TASK
Return every line of the material below that contains the word "measured". Copy those lines unchanged, in the order they appear.
══════
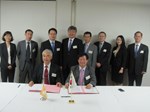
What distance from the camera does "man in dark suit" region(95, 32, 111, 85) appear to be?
455 cm

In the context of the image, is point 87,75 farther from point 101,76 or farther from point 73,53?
point 101,76

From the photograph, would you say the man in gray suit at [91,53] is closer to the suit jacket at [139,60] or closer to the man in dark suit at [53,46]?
the man in dark suit at [53,46]

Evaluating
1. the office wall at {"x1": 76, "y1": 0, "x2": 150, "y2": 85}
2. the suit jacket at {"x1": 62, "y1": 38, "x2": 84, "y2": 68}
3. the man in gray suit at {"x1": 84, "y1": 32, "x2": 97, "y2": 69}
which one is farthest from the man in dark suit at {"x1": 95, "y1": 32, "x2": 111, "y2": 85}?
the suit jacket at {"x1": 62, "y1": 38, "x2": 84, "y2": 68}

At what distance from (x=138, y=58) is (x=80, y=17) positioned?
176 cm

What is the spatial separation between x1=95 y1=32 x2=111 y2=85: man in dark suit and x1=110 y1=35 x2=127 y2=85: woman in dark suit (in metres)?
0.21

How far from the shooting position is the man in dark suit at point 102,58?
4.55 meters

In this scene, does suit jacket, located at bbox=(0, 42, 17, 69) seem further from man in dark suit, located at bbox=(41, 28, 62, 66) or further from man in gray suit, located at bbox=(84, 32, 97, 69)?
A: man in gray suit, located at bbox=(84, 32, 97, 69)

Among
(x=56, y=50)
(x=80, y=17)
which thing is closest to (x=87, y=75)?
(x=56, y=50)

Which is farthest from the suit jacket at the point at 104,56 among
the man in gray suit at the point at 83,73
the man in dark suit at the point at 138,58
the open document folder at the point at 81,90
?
the open document folder at the point at 81,90

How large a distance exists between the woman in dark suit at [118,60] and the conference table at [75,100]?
1.84 metres

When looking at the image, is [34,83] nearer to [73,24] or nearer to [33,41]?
[33,41]

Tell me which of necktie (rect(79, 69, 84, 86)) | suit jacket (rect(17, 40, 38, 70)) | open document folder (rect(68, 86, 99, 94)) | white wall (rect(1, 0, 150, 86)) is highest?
white wall (rect(1, 0, 150, 86))

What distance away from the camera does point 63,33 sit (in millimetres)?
4871

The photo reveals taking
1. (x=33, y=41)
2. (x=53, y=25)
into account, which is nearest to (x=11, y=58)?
(x=33, y=41)
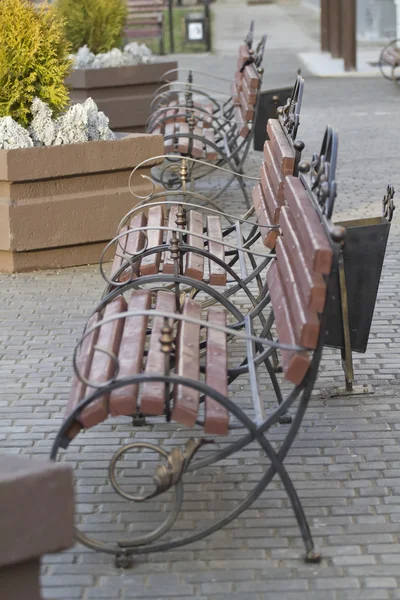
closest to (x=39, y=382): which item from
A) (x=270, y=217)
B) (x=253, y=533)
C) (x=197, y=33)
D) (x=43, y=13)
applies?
(x=270, y=217)

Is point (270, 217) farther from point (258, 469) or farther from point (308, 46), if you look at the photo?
point (308, 46)

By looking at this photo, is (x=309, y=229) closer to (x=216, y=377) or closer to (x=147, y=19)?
(x=216, y=377)

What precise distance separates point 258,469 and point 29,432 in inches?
40.5

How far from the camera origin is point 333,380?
5285 mm

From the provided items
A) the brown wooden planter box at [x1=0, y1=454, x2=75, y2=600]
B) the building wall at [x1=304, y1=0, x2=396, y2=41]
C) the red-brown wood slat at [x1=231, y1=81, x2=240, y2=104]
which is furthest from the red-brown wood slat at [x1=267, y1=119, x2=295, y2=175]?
the building wall at [x1=304, y1=0, x2=396, y2=41]

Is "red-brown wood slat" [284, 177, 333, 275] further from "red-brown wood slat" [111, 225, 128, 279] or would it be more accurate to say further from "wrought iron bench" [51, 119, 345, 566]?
"red-brown wood slat" [111, 225, 128, 279]

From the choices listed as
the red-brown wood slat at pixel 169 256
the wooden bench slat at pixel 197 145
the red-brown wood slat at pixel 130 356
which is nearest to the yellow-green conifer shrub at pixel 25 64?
the wooden bench slat at pixel 197 145

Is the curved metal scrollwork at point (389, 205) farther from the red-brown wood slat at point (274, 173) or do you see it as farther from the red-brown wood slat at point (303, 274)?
the red-brown wood slat at point (303, 274)

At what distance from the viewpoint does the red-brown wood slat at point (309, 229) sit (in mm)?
3415

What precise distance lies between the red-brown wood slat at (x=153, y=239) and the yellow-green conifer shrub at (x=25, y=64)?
5.63 ft

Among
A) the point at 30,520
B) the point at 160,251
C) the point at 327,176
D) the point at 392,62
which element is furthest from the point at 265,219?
the point at 392,62

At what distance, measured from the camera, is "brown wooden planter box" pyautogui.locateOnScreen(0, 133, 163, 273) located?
7.08 metres

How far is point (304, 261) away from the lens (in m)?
3.66

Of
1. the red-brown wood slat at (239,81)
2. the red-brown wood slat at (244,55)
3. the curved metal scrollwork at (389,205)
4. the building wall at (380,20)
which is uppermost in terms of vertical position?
the red-brown wood slat at (244,55)
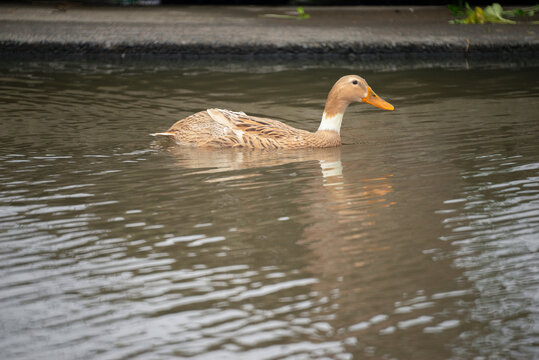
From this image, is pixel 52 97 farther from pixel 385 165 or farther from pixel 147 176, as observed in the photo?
pixel 385 165

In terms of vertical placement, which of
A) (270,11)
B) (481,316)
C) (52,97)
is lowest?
(481,316)

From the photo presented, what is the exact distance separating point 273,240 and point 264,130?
259cm

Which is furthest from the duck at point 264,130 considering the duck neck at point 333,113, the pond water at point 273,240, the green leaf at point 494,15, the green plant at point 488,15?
the green leaf at point 494,15

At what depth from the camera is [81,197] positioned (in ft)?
17.8

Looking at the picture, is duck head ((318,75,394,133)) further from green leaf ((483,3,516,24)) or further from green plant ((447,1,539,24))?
green leaf ((483,3,516,24))

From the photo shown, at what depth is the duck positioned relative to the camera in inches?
275

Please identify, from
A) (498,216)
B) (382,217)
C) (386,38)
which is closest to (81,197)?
(382,217)

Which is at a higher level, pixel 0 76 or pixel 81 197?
pixel 0 76

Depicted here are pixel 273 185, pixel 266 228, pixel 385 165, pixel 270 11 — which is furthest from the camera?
pixel 270 11

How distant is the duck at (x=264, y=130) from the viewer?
700 cm

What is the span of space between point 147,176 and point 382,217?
2.00m

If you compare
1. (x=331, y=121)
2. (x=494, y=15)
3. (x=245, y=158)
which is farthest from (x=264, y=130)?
(x=494, y=15)

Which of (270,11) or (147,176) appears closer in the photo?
(147,176)

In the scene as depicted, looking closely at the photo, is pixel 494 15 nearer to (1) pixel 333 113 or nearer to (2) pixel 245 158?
(1) pixel 333 113
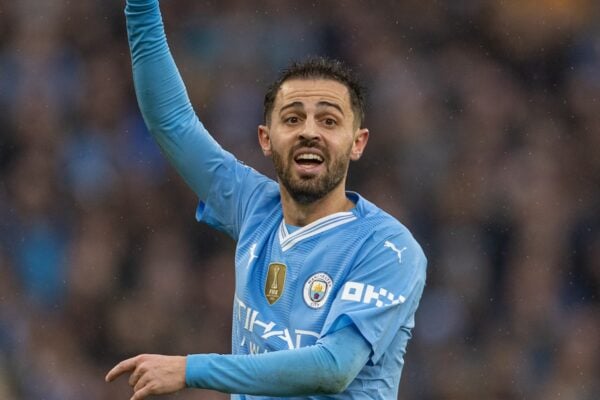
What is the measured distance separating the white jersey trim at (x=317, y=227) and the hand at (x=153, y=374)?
2.33 ft

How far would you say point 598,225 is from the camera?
833 centimetres

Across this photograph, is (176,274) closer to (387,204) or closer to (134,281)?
(134,281)

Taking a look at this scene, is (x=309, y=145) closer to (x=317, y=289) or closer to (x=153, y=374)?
(x=317, y=289)

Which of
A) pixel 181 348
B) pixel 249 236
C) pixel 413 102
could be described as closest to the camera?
pixel 249 236

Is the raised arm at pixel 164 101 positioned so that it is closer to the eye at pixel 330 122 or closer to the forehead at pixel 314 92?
the forehead at pixel 314 92

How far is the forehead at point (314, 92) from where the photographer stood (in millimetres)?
3832

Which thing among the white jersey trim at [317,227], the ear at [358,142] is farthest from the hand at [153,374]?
the ear at [358,142]

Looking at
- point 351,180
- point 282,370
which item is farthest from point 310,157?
point 351,180

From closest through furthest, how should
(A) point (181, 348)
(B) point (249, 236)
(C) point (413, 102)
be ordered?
(B) point (249, 236)
(A) point (181, 348)
(C) point (413, 102)

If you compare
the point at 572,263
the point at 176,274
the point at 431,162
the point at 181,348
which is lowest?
the point at 181,348

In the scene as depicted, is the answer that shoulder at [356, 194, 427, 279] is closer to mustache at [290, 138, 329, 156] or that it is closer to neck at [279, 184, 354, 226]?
neck at [279, 184, 354, 226]

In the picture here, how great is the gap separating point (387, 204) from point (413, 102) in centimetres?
85

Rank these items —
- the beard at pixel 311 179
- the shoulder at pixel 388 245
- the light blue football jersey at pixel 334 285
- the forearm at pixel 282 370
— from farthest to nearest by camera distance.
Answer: the beard at pixel 311 179 < the shoulder at pixel 388 245 < the light blue football jersey at pixel 334 285 < the forearm at pixel 282 370

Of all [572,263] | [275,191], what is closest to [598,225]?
[572,263]
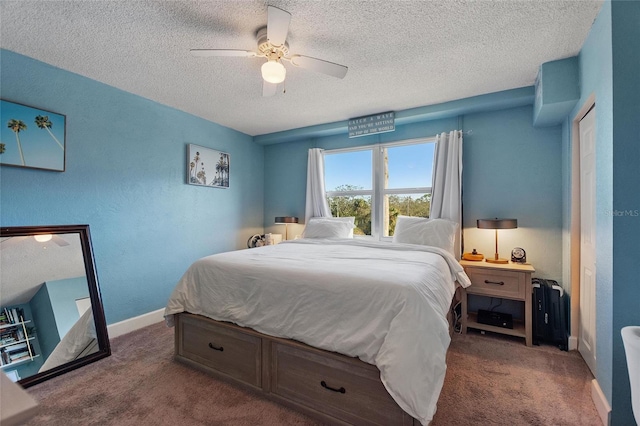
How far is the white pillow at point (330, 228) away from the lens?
3617 mm

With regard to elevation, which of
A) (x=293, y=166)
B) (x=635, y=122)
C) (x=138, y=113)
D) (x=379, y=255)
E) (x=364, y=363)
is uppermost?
(x=138, y=113)

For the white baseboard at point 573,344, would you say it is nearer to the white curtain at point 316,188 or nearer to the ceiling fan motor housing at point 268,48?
the white curtain at point 316,188

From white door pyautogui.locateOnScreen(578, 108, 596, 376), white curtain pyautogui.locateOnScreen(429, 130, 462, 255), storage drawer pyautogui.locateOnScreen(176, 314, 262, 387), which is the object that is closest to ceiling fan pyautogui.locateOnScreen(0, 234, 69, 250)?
storage drawer pyautogui.locateOnScreen(176, 314, 262, 387)

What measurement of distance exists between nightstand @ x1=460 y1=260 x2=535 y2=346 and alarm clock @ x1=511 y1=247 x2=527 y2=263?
8 cm

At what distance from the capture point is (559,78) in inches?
89.4

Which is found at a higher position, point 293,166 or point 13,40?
point 13,40

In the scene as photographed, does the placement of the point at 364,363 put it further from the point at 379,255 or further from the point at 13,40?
the point at 13,40

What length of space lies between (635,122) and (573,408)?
1691mm

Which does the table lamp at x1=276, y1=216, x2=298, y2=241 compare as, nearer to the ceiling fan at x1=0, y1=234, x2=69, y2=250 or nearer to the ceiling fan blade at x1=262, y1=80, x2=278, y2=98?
the ceiling fan blade at x1=262, y1=80, x2=278, y2=98

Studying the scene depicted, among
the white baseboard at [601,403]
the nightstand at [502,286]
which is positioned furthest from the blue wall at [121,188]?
the white baseboard at [601,403]

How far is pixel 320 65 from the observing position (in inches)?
78.7

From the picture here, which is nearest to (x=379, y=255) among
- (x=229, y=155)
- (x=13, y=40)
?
(x=229, y=155)

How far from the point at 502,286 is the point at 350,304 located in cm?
190

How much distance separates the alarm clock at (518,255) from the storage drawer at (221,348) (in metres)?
2.65
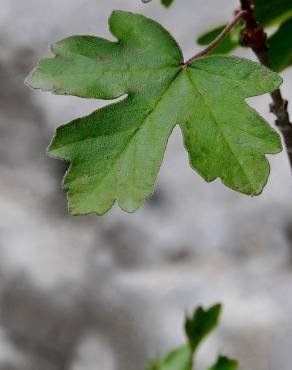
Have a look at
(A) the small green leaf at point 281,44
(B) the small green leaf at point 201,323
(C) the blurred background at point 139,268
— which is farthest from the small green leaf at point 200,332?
(C) the blurred background at point 139,268

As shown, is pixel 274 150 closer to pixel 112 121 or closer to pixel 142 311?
pixel 112 121

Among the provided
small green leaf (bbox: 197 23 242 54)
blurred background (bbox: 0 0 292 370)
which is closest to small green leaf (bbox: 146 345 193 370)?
small green leaf (bbox: 197 23 242 54)

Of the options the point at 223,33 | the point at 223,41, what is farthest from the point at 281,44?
the point at 223,33

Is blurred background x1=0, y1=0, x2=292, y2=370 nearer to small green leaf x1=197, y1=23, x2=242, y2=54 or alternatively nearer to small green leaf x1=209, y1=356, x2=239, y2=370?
small green leaf x1=209, y1=356, x2=239, y2=370

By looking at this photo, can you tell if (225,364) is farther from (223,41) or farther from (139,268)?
(139,268)

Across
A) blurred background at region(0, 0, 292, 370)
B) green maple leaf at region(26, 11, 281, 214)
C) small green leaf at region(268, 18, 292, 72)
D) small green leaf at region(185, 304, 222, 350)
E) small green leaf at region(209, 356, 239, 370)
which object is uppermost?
green maple leaf at region(26, 11, 281, 214)

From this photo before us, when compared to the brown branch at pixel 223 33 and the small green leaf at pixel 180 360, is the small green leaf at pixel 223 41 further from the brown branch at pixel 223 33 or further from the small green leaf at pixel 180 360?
the small green leaf at pixel 180 360

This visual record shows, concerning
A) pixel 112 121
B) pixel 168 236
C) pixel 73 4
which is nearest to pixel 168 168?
pixel 168 236
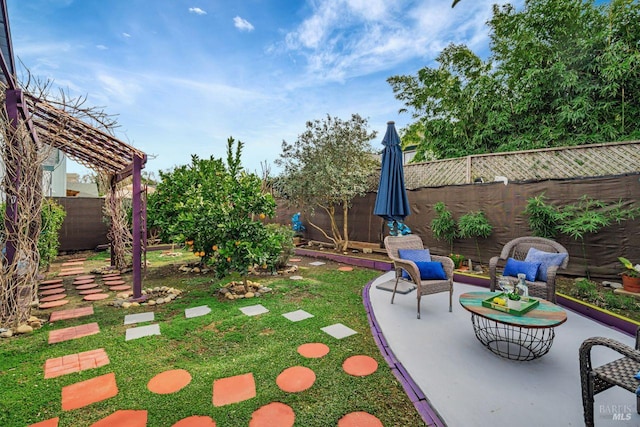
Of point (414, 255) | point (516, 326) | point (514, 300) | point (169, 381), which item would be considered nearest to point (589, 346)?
point (516, 326)

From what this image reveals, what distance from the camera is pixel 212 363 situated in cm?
241

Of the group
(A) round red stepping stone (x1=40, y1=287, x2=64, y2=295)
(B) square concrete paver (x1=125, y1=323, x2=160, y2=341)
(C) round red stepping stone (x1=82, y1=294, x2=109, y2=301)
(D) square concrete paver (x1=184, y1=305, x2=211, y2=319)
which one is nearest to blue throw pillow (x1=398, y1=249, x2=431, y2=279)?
(D) square concrete paver (x1=184, y1=305, x2=211, y2=319)

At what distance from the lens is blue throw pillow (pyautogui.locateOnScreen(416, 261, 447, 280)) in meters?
3.66

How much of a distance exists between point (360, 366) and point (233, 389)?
97 cm

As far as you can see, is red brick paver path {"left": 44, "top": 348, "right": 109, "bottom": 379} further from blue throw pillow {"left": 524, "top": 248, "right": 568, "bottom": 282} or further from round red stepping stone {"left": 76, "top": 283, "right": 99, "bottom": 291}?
blue throw pillow {"left": 524, "top": 248, "right": 568, "bottom": 282}

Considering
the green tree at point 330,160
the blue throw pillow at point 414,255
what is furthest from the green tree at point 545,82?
the blue throw pillow at point 414,255

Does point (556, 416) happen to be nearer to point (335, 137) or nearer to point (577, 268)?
point (577, 268)

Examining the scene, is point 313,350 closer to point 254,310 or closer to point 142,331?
point 254,310

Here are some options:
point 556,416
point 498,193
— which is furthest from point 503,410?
point 498,193

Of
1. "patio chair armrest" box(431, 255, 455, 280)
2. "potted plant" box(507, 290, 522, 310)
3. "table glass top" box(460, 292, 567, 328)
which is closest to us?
"table glass top" box(460, 292, 567, 328)

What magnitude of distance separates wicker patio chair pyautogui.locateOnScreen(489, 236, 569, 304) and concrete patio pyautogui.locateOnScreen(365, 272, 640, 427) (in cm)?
37

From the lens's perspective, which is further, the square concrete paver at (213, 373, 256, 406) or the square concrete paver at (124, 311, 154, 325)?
the square concrete paver at (124, 311, 154, 325)

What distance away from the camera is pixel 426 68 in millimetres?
10555

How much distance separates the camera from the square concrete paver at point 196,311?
3523mm
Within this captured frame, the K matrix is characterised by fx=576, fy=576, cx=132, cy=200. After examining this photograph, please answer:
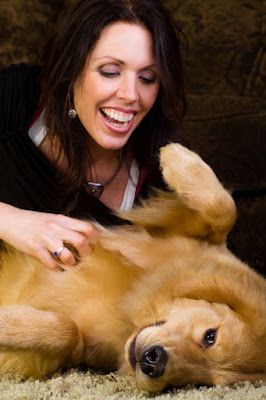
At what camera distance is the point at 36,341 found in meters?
1.60

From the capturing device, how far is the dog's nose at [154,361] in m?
1.45

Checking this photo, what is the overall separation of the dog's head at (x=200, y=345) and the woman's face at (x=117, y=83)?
2.61 feet

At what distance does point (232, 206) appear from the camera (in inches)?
73.3

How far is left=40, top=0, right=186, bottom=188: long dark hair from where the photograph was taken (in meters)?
2.11

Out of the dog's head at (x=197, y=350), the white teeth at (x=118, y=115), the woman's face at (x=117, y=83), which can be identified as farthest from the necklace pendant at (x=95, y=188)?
the dog's head at (x=197, y=350)

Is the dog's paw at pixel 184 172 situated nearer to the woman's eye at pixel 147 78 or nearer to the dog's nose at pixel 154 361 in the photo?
the woman's eye at pixel 147 78

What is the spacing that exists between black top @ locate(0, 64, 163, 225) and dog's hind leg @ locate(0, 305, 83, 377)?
649 millimetres

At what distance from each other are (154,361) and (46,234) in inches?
23.8

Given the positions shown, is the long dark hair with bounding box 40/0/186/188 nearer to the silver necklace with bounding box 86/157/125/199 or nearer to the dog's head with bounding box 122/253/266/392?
the silver necklace with bounding box 86/157/125/199

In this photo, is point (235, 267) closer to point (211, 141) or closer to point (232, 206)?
point (232, 206)

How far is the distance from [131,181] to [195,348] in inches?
39.0

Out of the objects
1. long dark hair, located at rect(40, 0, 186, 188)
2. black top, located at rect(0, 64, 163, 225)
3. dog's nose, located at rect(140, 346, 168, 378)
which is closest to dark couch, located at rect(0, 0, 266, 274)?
long dark hair, located at rect(40, 0, 186, 188)

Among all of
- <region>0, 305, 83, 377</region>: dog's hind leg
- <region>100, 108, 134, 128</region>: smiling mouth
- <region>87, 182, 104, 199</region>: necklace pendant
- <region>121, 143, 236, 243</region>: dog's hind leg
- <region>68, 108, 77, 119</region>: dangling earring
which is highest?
<region>100, 108, 134, 128</region>: smiling mouth

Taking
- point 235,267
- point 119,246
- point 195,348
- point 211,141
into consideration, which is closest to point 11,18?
point 211,141
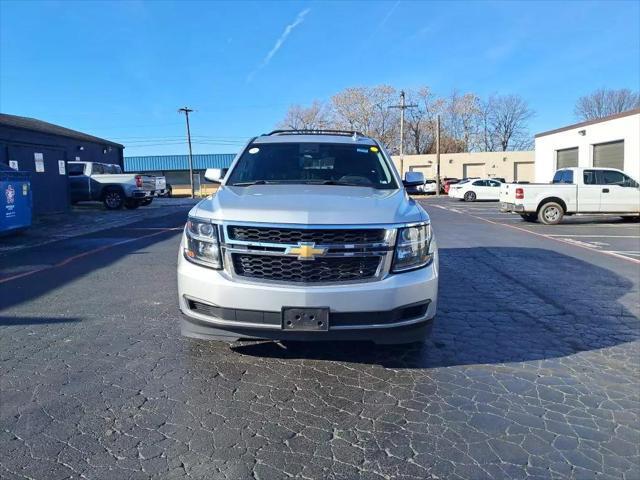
══════
RESPONSE TO THIS TASK
At what distance, measured from the camera, is "brown wooden planter box" pyautogui.locateOnScreen(0, 133, 163, 273) located?
What is the measured distance separating the white jersey trim at (x=317, y=227) and the hand at (x=153, y=374)?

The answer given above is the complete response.